# Bait around greenup



## jkeeney20 (Mar 21, 2006)

Hey all you greenup guys, besides me lol

Where are you getting your minnows, anywhere close...I always make a run north to paint creek and stock up, but someone said there is a bait shop close to greenup now that keeps minnows all winter....HELP me please


----------



## Dm32 (Mar 2, 2011)

Big cat bait shack on 140 2 miles past ashley corner 20minutes from the dam has minnows all year
Has any supplies you will need. Nice little shop 


Outdoor Hub mobile, the outdoor information engine


----------



## jkeeney20 (Mar 21, 2006)

how far from 52? or how close to Gampps? Thanks


----------



## Daveo76 (Apr 14, 2004)

You probably mean Fishercreekrick's place 5 minutes past the dam
DMS bait&tackle
168 SR827
606-473-9764
Turn left off the bridge on 23 and it's on the right WELL MARKED
Georges' address at Big Cat
6793 SR140


----------



## terryit3 (Jul 15, 2011)

Yep, DMS is closer to Greenup, and Rick is an active poster/tutor on this board 

Big Cat is about 5 minutes past Gampps and carry minnows all year long for $1 a dozen. 

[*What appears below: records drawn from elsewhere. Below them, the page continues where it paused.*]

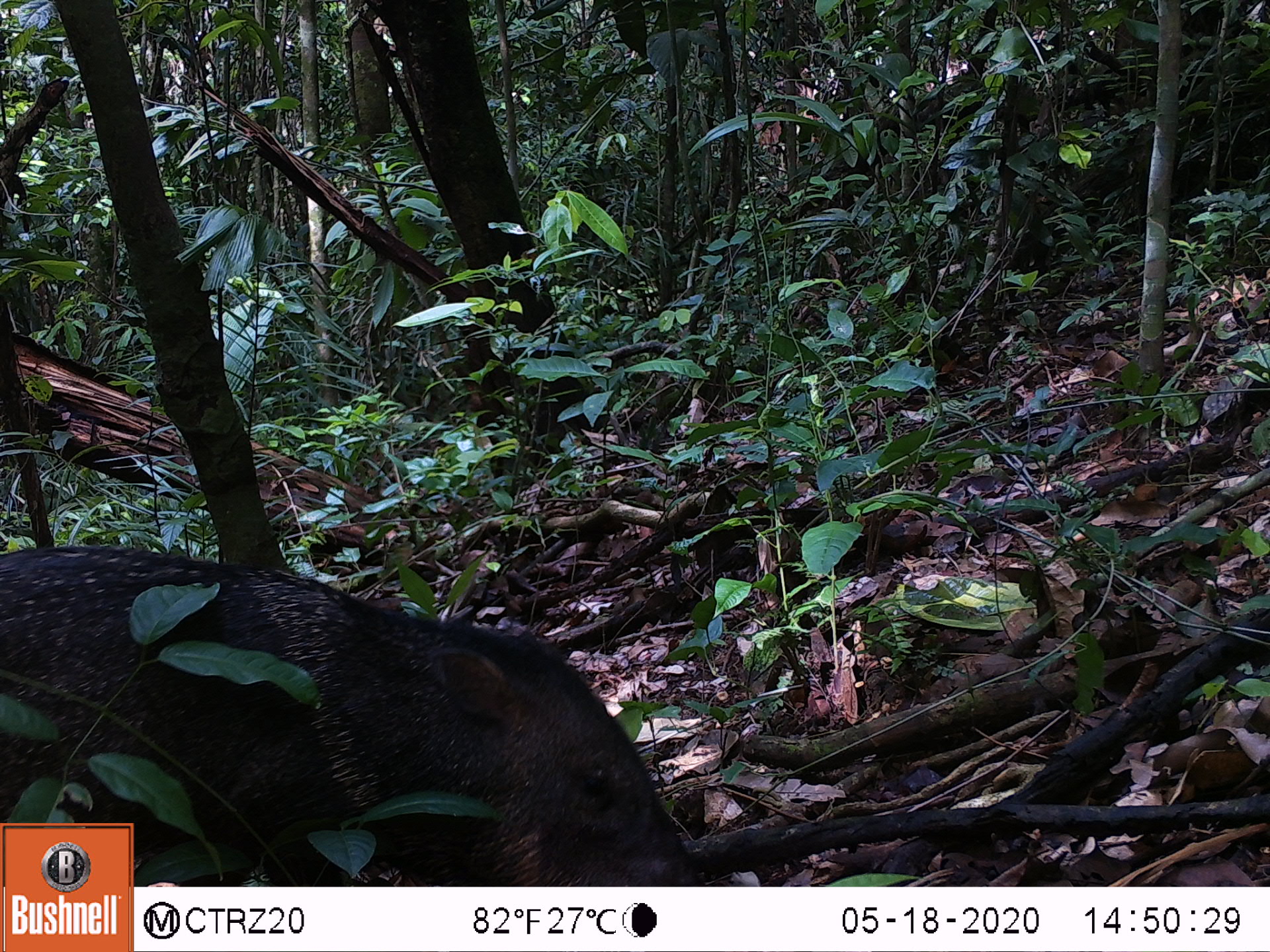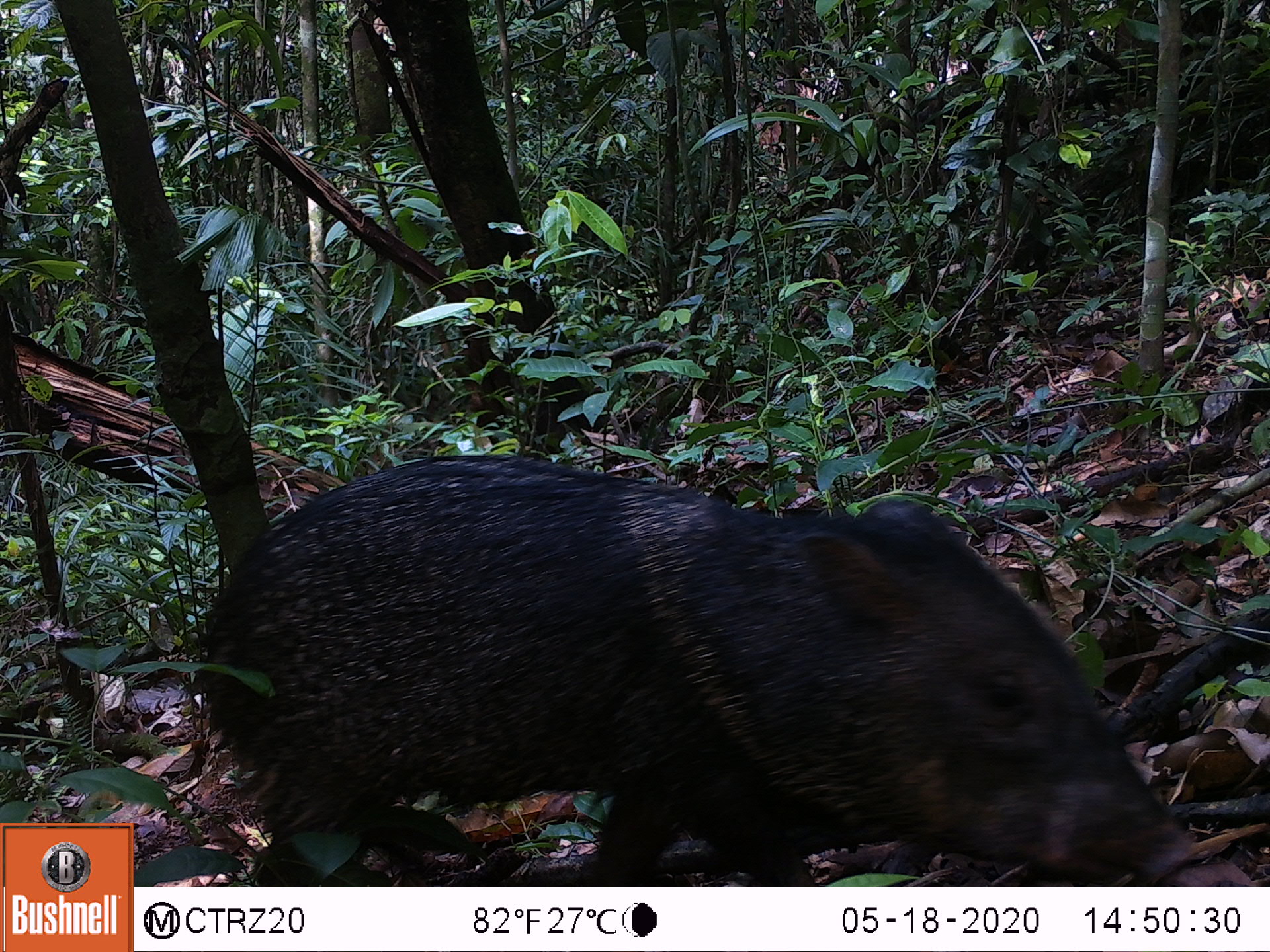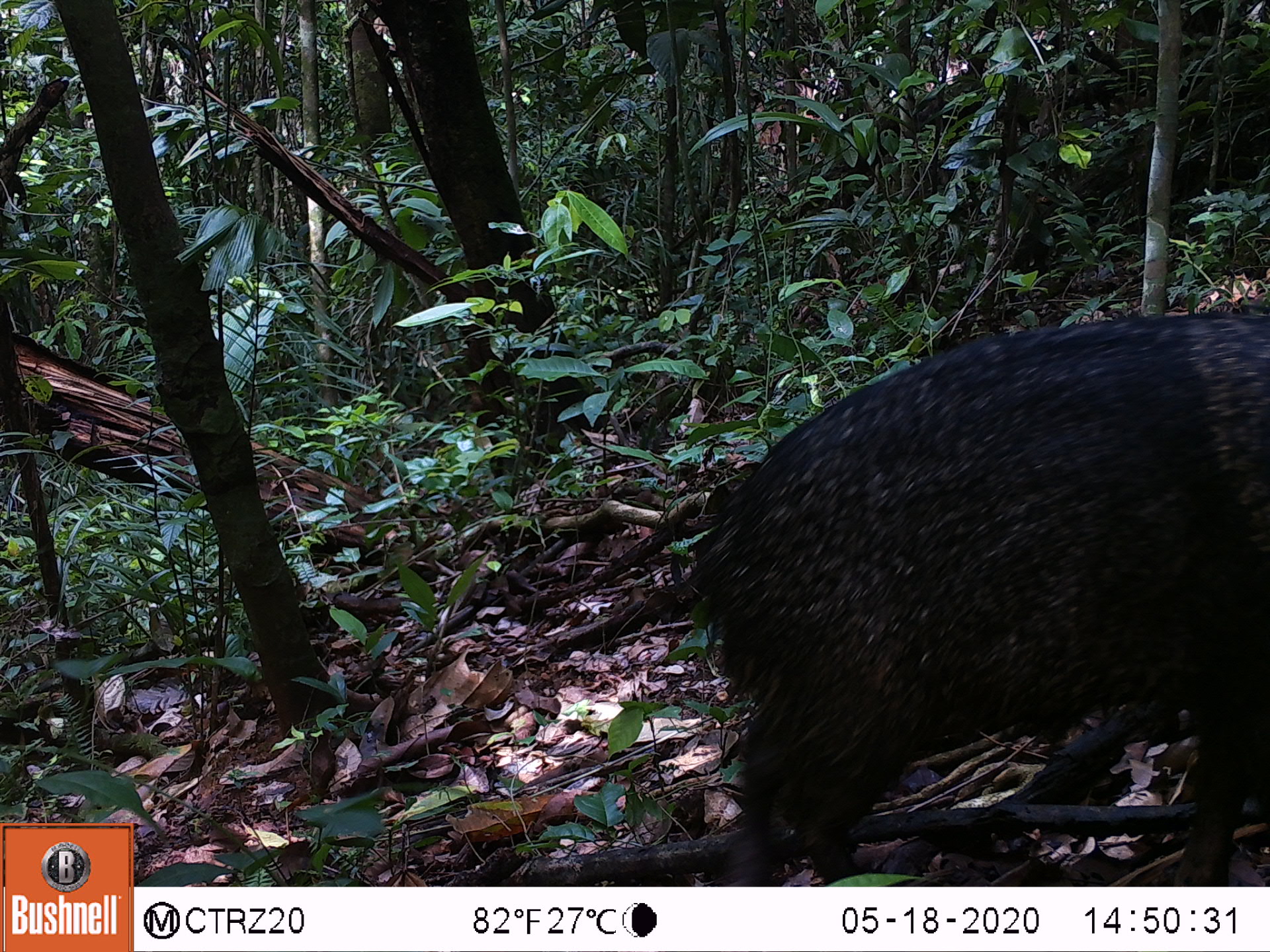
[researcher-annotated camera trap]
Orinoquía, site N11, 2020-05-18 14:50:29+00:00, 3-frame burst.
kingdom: Animalia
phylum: Chordata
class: Mammalia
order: Artiodactyla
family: Tayassuidae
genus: Pecari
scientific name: Pecari tajacu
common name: collared peccary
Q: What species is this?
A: Collared peccary (Pecari tajacu).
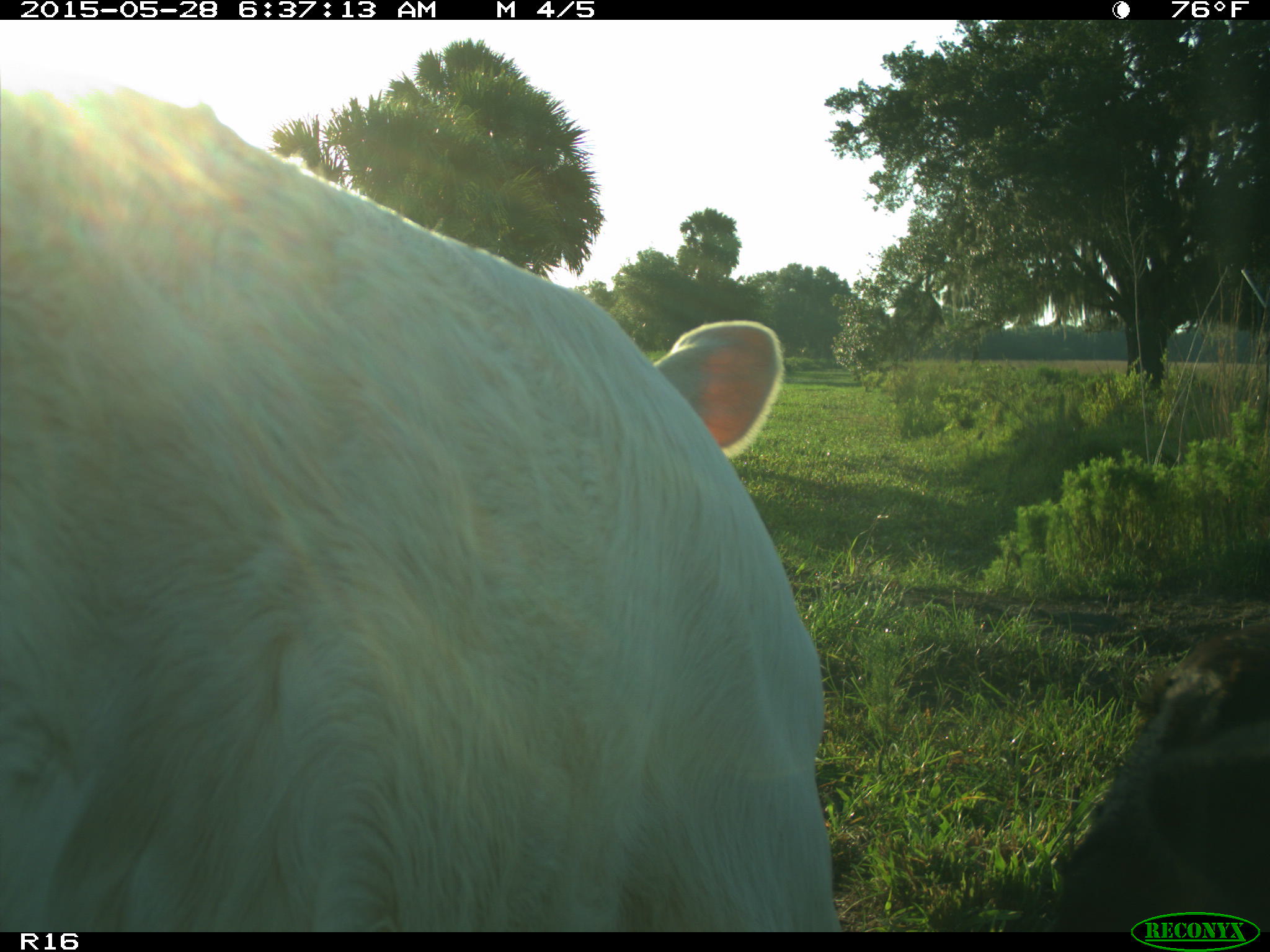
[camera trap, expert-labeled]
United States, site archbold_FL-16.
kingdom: Animalia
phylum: Chordata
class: Mammalia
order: Artiodactyla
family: Bovidae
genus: Bos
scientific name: Bos taurus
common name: domestic cow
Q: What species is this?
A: Bos taurus (domestic cow).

I always go to Big Cat cause it's 1 mile from my house, but I stop at DMS when I can.


Posted using Outdoor Hub Campfire


----------



## Doboy (Oct 13, 2008)

terryit3 said:


> Big Cat is about 5 minutes past Gampps and carry *minnows all year long for $1 a dozen. *
> 
> YOU SAID
> ONE (1) Dollar a DOZEN??? I'd give him ALL of my business too!
> ...


----------



## Daveo76 (Apr 14, 2004)

We only have the 2 shops around and we usually need what walmart or someone has to offer. So George at Big Cat and Rick at DMS like to take care of us. A big bonus is they both love to river fish so they know exactly what we need. They have both even brought us tackle to the river. Now what kind of service is that?? I think George sells nightcrawlers $1.25


----------